**Textauszug:**
_ _ _ _ _ _ _
(Kiel) Tritt ein Kläger in einer Klage Beweis für den Hergang eines Unfalls durch eine Zeugenvernehmung an, so muss das Gericht im Regelfall erst eine Beweisaufnahme durchführen, bevor es aufgrund sonstiger Indizien von einer Manipulation ausgeht.

Unterlässt das erstinstanzliche Gericht jegliche Beweisaufnahme und hört sich nicht die Parteien an, liegt ein zur Zurückverweisung führender erheblicher Verstoß gegen Art. 103 GG (Verletzung des rechtlichen Gehörs) vor.

Mit dieser Begründung, so der Bad Nauheimer Fachanwalt für Verkehrsrecht Romanus Schlemm, Vizepräsident des VdVKA – Verband deutscher VerkehrsrechtsAnwälte e. V. mit Sitz in Kiel,  hat der 22. Zivilsenat des Oberlandesgerichts (OLG) Frankfurt in einem Urteil vom 20.07.2010 (Az.: 22 U 14/10) das Landgericht Darmstadt abgewatscht, welches eine Klage ohne jegliche Beweisaufnahme und ohne Vernehmung des angebotenen Zeugen durch die Klägerseite abgewiesen hatte.

Der Kläger ist hier Inhaber einer Kfz-Reparaturwerkstatt. Er macht Schadensersatz aus einem von ihm behaupteten Unfallereignis aus dem Jahre 2008 geltend. Nach dem Klägervortrag befuhr Herr AB an diesem Tag mit einem gemieteten Transporter das Firmengelände des Klägers. Aus Unaufmerksamkeit fuhr er mit seinem Transporter beim rückwärtigen Rangieren in einer Halle gegen ein Abgas-Untersuchungsgerät sowie gegen ein Achsvermessungsgerät. Das Abgas-Untersuchungsgerät fiel sodann aufgrund des Zusammenstoßes in eine Montagegrube in der Halle, wobei ein Schaden von knapp 20.000 Euro entstand. Der Kläger verlangte nun Schadensersatz für beide Geräte. Zum Beweis des Unfallhergangs hatte er sich auf den Zeugen Z1, ein Sachverständigengutachten sowie das Zeugnis der ermittelnden Polizeibeamten berufen. Bereits in der Vergangenheit war es zu verschiedenen Unfällen beziehungsweise Schädigungen zwischen dem Kläger, Herrn C und sowie anderen Beteiligten gekommen.
_ _ _ _ _ _ _
**Zu erledigende Aufgaben:**
a: Entnimm dem Textauszug wörtlich die Passage von „Mit dieser Begründung, so“ bis einschließlich „Klägerseite abgewiesen hatte.“.
b: Wie hoch war laut Textauszug der Schaden, der entstand, als das Abgas-Untersuchungsgerät in die Montagegrube fiel?
Die Einträge haben mit dem Textauszug nichts zu tun.

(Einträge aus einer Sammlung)
_ _ _ _ _ _ _
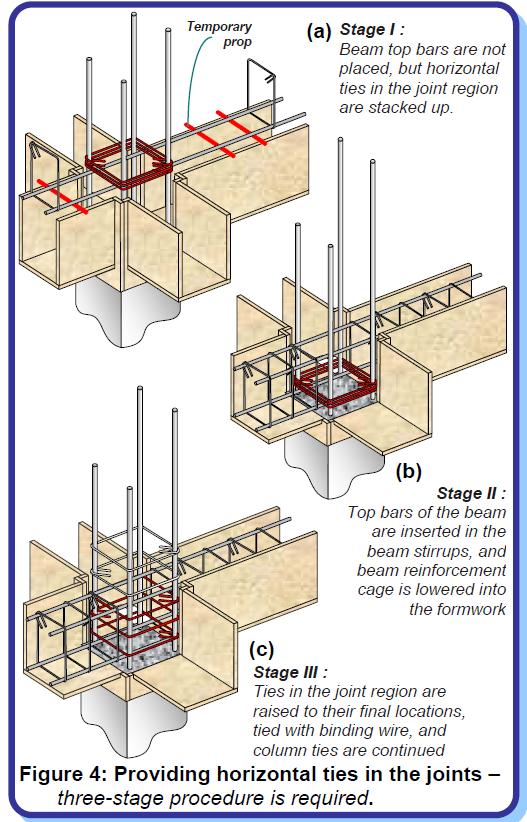 Temporary prop

(a) Stage I :
Beam top bars are not placed, but horizontal ties in the joint region are stacked up.

(b)
Stage II :
Top bars of the beam are inserted in the beam stirrups, and beam reinforcement cage is lowered into the formwork

(c)
Stage III :
Ties in the joint region are raised to their final locations, tied with binding wire, and column ties are continued

Figure 4: Providing horizontal ties in the joints – three-stage procedure is required.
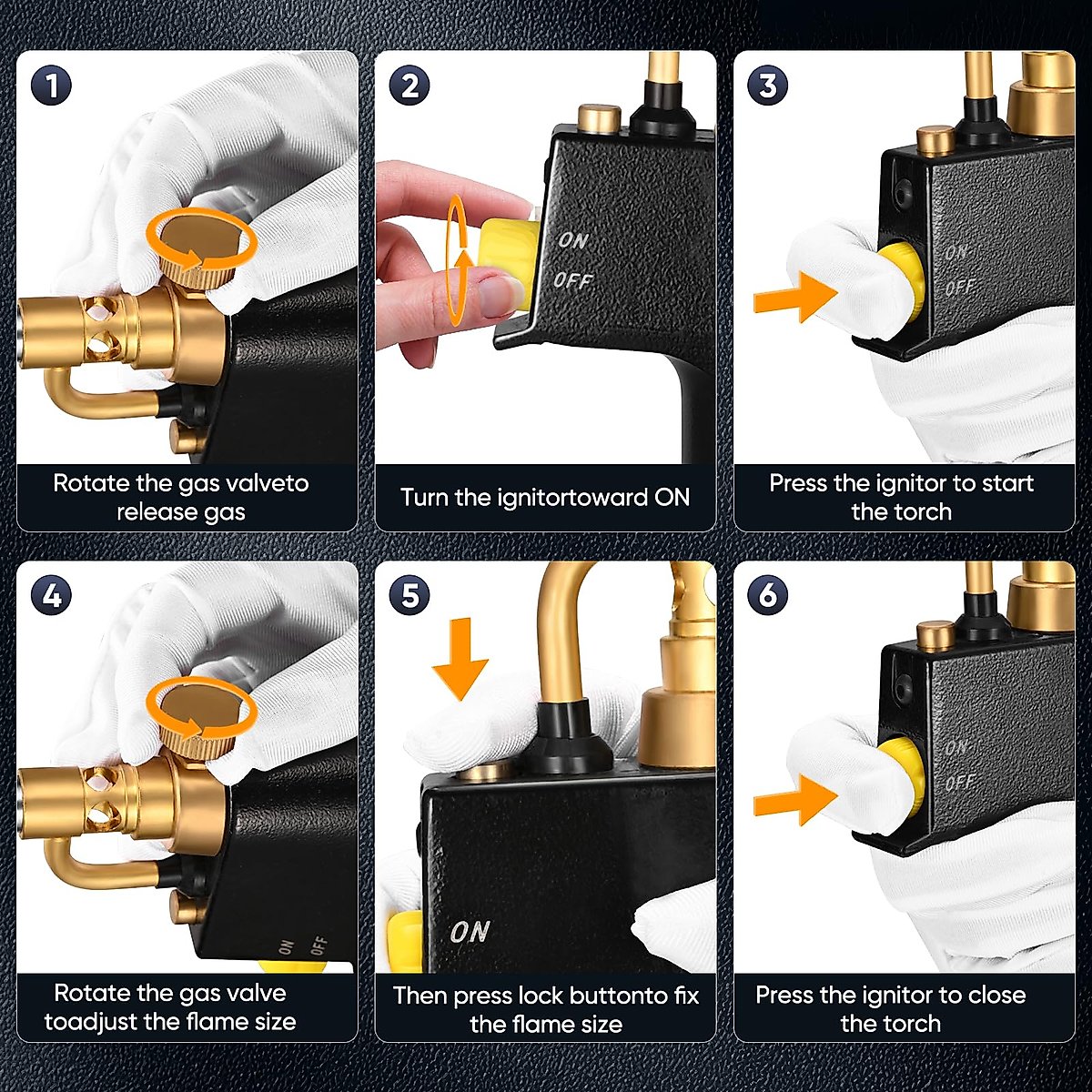 1

Rotate the gas valveto release gas

2

ON

OFF

Turn the ignitortoward ON

3

ON

OFF

Press the ignitor to start the torch

4

ON OFF

Rotate the gas valve toadjust the flame size

5

ON

Then press lock buttonto fix the flame size

6

ON

OFF

Press the ignitor to close the torch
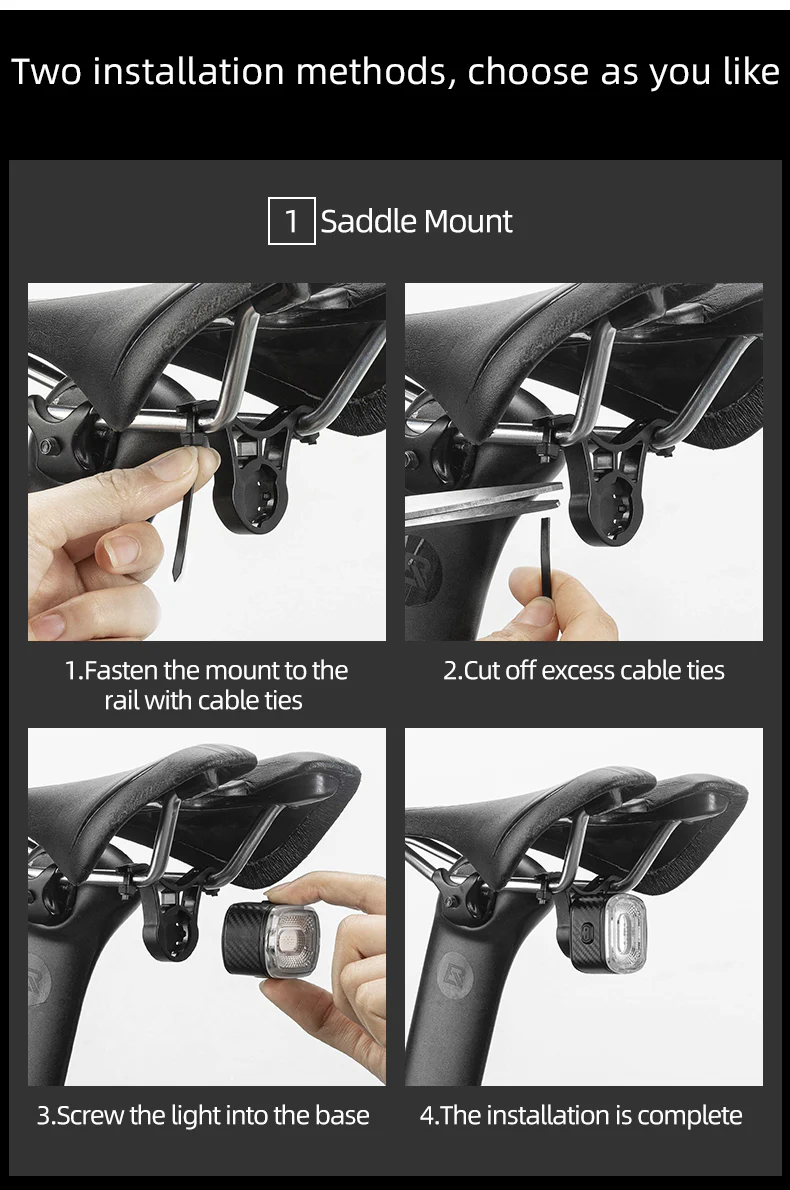 Two installation methods, choose as you like

1 Saddle Mount

1.Fasten the mount to the rail with cable ties

2.Cut off excess cable ties

3.Screw the light into the base

4.The installation is complete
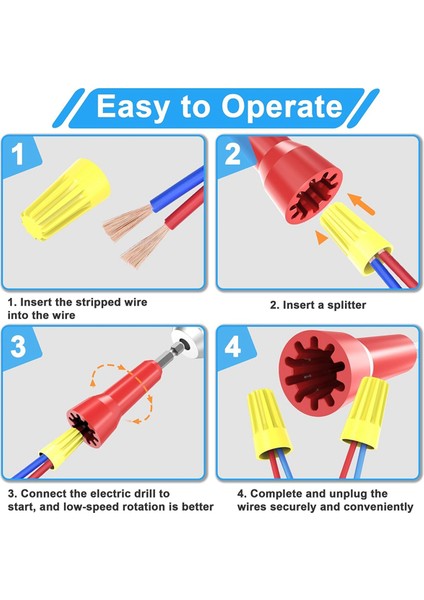 Easy to Operate

1

1. Insert the stripped wire into the wire

2

2. Insert a splitter

3

3. Connect the electric drill to start, and low-speed rotation is better

4

4. Complete and unplug the wires securely and conveniently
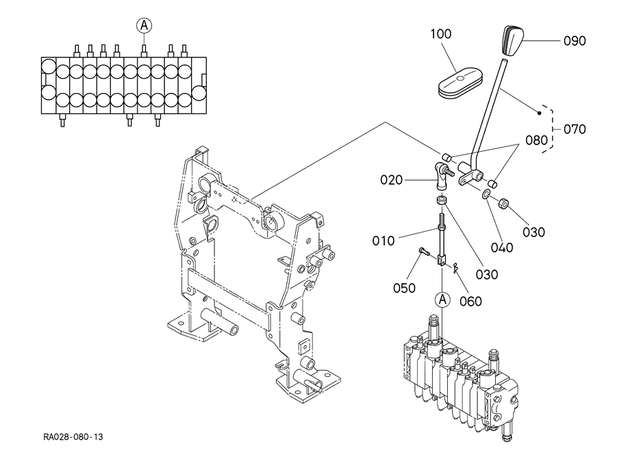 A

100

090

070

080

020

030

040

010

030

050

060

A

RA028-080-13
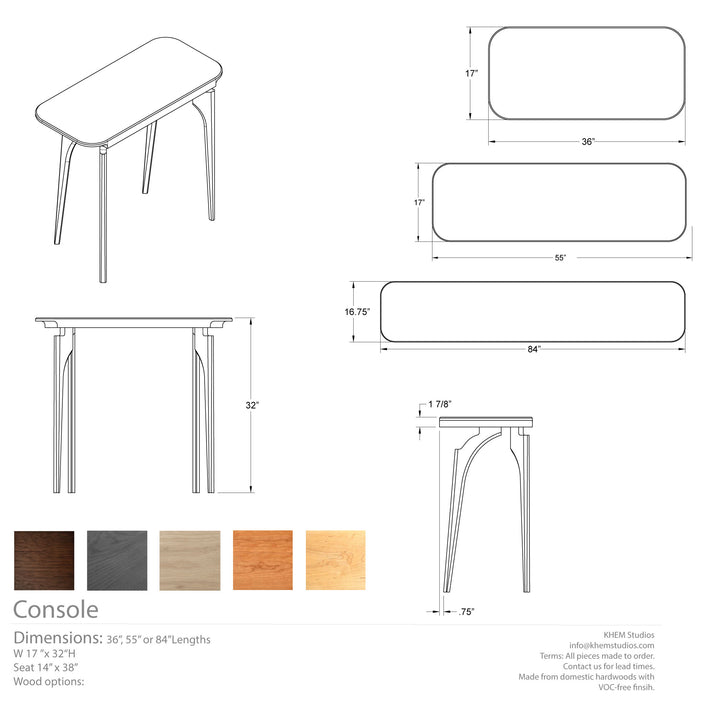 17"

36"

17"

55"

16.75"

84"

32"

1 7/8"

.75"

Console

Dimensions: 36", 55" or 84"Lengths
W 17 "x 32"H
Seat 14" x 38"
Wood options:

KHEM Studios
info@khemstudios.com
Terms: All pieces made to order.
Contact us for lead times.
Made from domestic hardwoods with
VOC-free finsih.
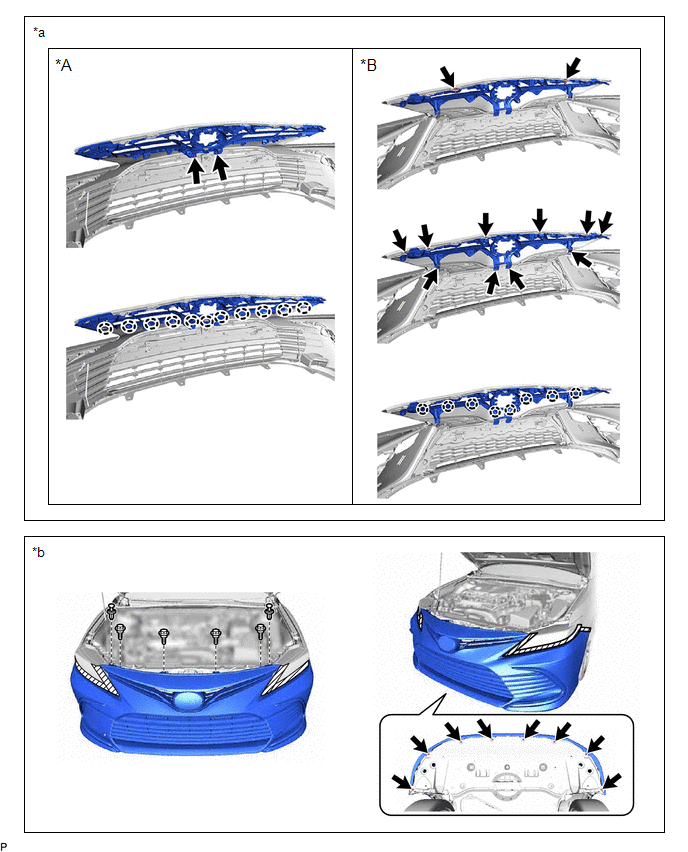 *a

*A

*B

*b

P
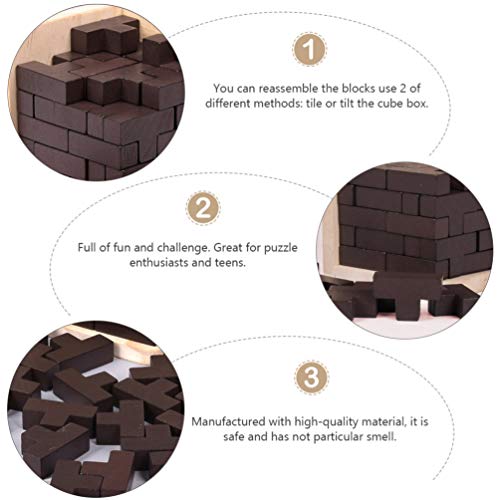 1

You can reassemble the blocks use 2 of different methods: tile or tilt the cube box.

2

Full of fun and challenge. Great for puzzle enthusiasts and teens.

3

Manufactured with high-quality material, it is safe and has not particular smell.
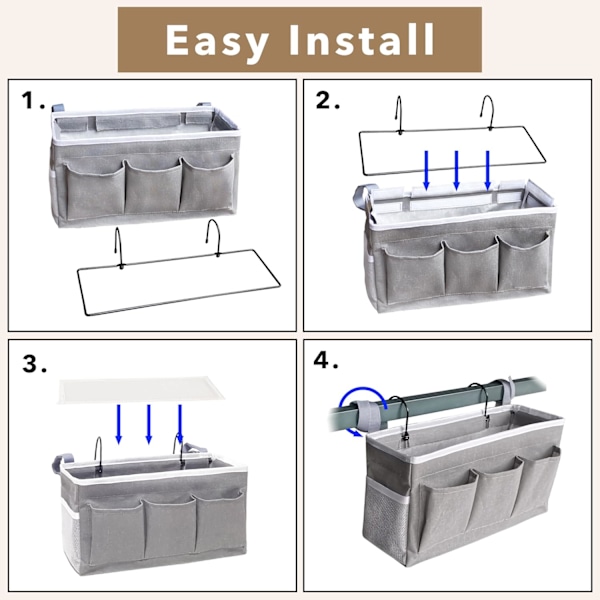 Easy Install

1.

2.

3.

4.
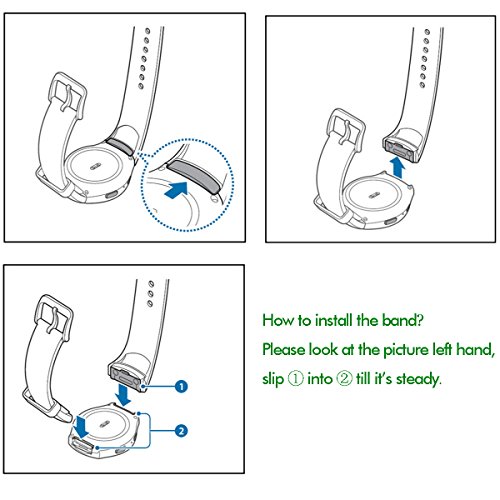 1

2

How to install the band?

Please look at the picture left hand,

slip ① into ② till it's steady.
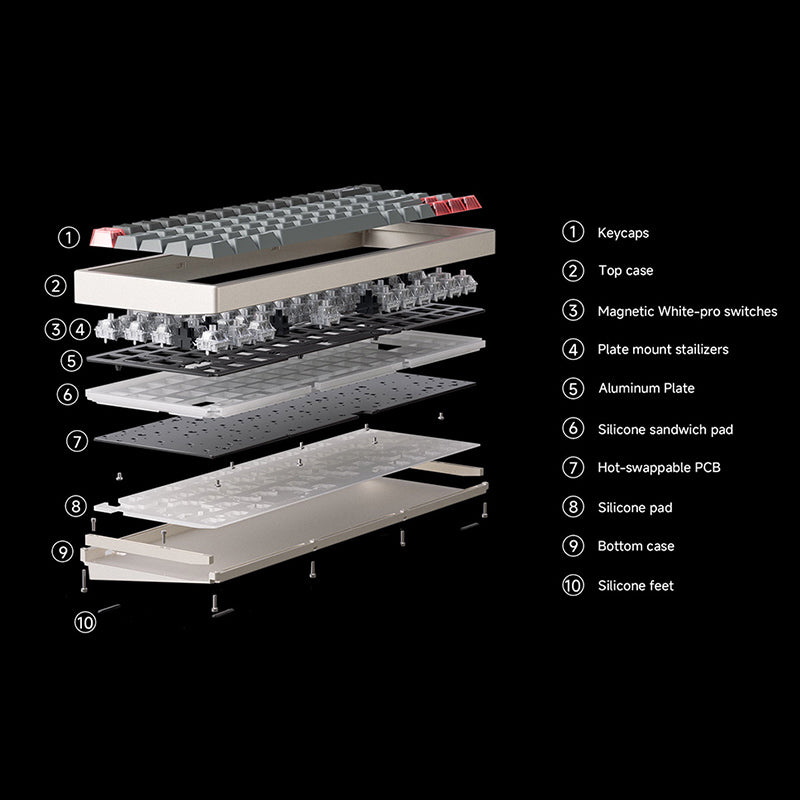 ① ② ③ ④ ⑤ ⑥ ⑦ ⑧ ⑨ ⑩

① Keycaps
② Top case
③ Magnetic White-pro switches
④ Plate mount stailizers
⑤ Aluminum Plate
⑥ Silicone sandwich pad
⑦ Hot-swappable PCB
⑧ Silicone pad
⑨ Bottom case
⑩ Silicone feet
_ _ _ _ _ _ _
**Deine Antworten:**
a:
Mit dieser Begründung, so der Bad Nauheimer Fachanwalt für Verkehrsrecht Romanus Schlemm, Vizepräsident des VdVKA – Verband deutscher VerkehrsrechtsAnwälte e. V. mit Sitz in Kiel,  hat der 22. Zivilsenat des Oberlandesgerichts (OLG) Frankfurt in einem Urteil vom 20.07.2010 (Az.: 22 U 14/10) das Landgericht Darmstadt abgewatscht, welches eine Klage ohne jegliche Beweisaufnahme und ohne Vernehmung des angebotenen Zeugen durch die Klägerseite abgewiesen hatte.

b: Knapp 20.000 Euro.